Now we will demonstrate δ’(q0’, x) =δ’(q0 , x) that for every x i.e. L(D) = L (N)
It is possible to create infinitely many finite state automata for a given regular language L to accept L. The answer is that there will be a loop in the transition diagram centered on a given DFA M1. To have more states and L(M1) = L(M2) = L, we can create a new DFA M2. And we can create a DFA M3 with even more states and L(M3) = L from DFA M2.
For instance, given a DFA M1, we can create a DFA M2 to have more states and
L(M1) = L(M2) = L.
Example: The following two DFA's are identical to M1 and M2. The collection above the alphabet Σ = {0,1} is accepted by {0n | n>0} both machines.
Machine M2 states q1, q2 and q3 are identical, we can combine these three states in one state as qt in machine M1.
The state qg and qh of the M2 machine are identical, these two states can be combined in one state as qf in the M1 machine.
Consider the standard automaton, which accepts even-length strings over the alphabet {1} as an example. The transition function simply swaps states every time a character is read, and we have states qe (which is the start state and is accepting) and qo (which is not accepting). Every string greater than {1}*, including the empty string, distinguishes the two states for this automaton. Even-length strings (including) identify themselves because they are accepted by qe and refused by qo, but odd-length strings are the opposite.
The Myhill- Nerode language non-regularity test is based on the following theorem, which is in the contrapositive form of the theorem used for the non-regularity test. The Myhill- Nerode theorem is also a consequence:
Theorem: A language L over alphabet is regular if and only if the set of equivalence classes of IL is finite.
Proof of Theorem -
Suppose L is a regular language and two strings, such as x and y, can be separated with respect to L. Then a string z is given so that xz is in L and yz is not in L (or xz is not in L and yz is in L). This means that the DFA enters various states if x and y are read by a DFA that recognizes L. If there are three strings that are separated with respect to L, then after reading those three strings, the DFA enters three distinct states....
Therefore, with respect to L, if there are infinitely many strings to be separated, then the DFA must have infinitely many states, which it cannot since a DFA must have a finite number of states.
Therefore, if there is an infinite set of strings that can be distinguished pairwise with regard to a language, then the language is not natural.
If, on the other hand, the number of string classes that are pairwise indistinguishable with respect to the L language is finite, the L language is normal.

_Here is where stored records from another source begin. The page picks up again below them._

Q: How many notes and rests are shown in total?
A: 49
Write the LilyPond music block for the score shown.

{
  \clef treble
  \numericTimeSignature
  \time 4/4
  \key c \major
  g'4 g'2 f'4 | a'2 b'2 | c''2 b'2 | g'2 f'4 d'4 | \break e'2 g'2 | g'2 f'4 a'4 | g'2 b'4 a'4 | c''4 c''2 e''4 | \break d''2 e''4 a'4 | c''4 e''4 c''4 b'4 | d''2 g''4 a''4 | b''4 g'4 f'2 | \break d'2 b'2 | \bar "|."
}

To prove this, let [x] denote a class of strings that, with respect to L, are indistinguishable from string x. Note that 'indistinguishable from L' is an equivalence relationship over the string set (refer to IL) and that [x]'s equivalence classes. We can demonstrate that using these equivalence groups, a DFA that accepts L can be built.
Myhill-Nerode Theorem
Let us state the Myhill-Nerode theorem here. Any terminology first.
For every x, y ∈ *, if x R y, then for every z ∈ *, xR y, then for every z ∈ *, xz R yz, an equivalence relationship R on * is said to be the correct invariant.

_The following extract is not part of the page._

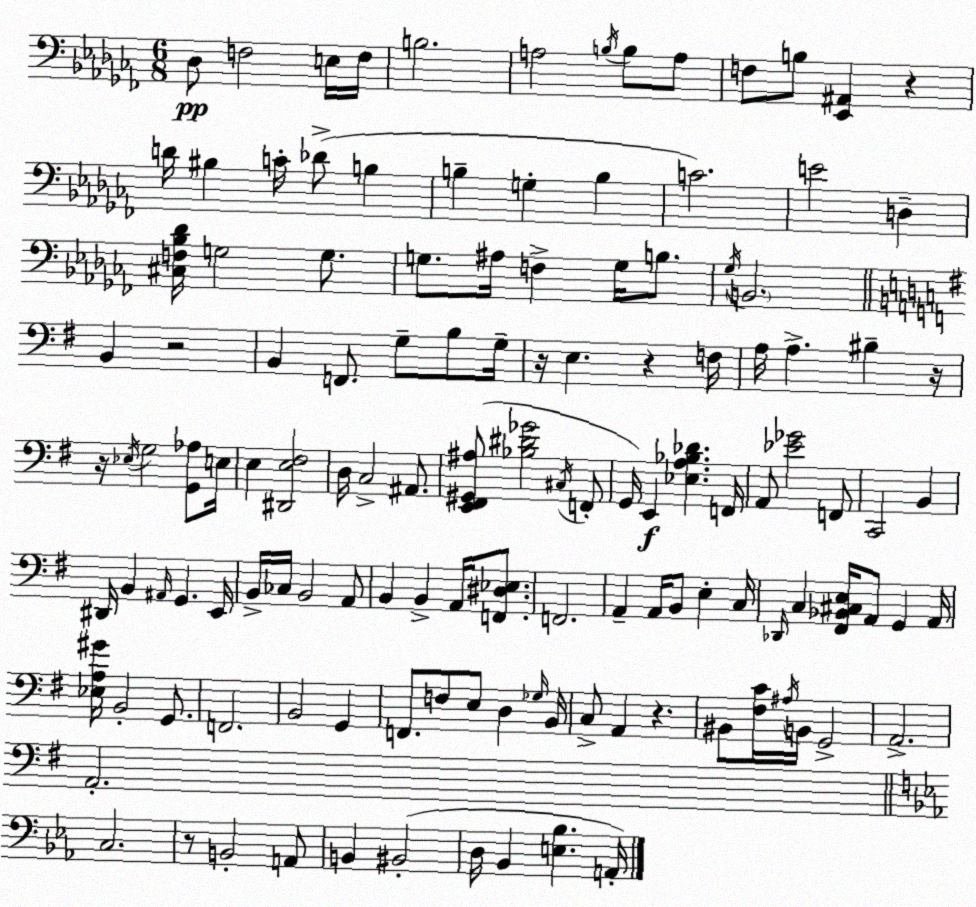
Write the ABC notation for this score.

If the set of its equivalence classes is finite, an equivalence relation is often said to be of a finite index.
With these words, it is now possible to state the Myhill-Nerode Theorem as follows:
The three sentences that follow are equivalent:
(1) A language L is regular.
(2) L is the union of some of the equivalence classes of a right invariant equivalent relation of finite index.
(3) IL is of finite index.
References:
1.Introduction to Automata Theory, Languages, and Computation, 2e by John E, Hopcroft, Rajeev Motwani, Jeffery D. Ullman, Pearson Education.
2.Theory of Computer Science (Automata, Languages and Computation), 2e by K. L. P. Mishra and N. Chandrasekharan, PHI
3.Harry R. Lewis and Christos H. Papadimitriou, Elements of the Theory of Computation, Pearson Education Asia.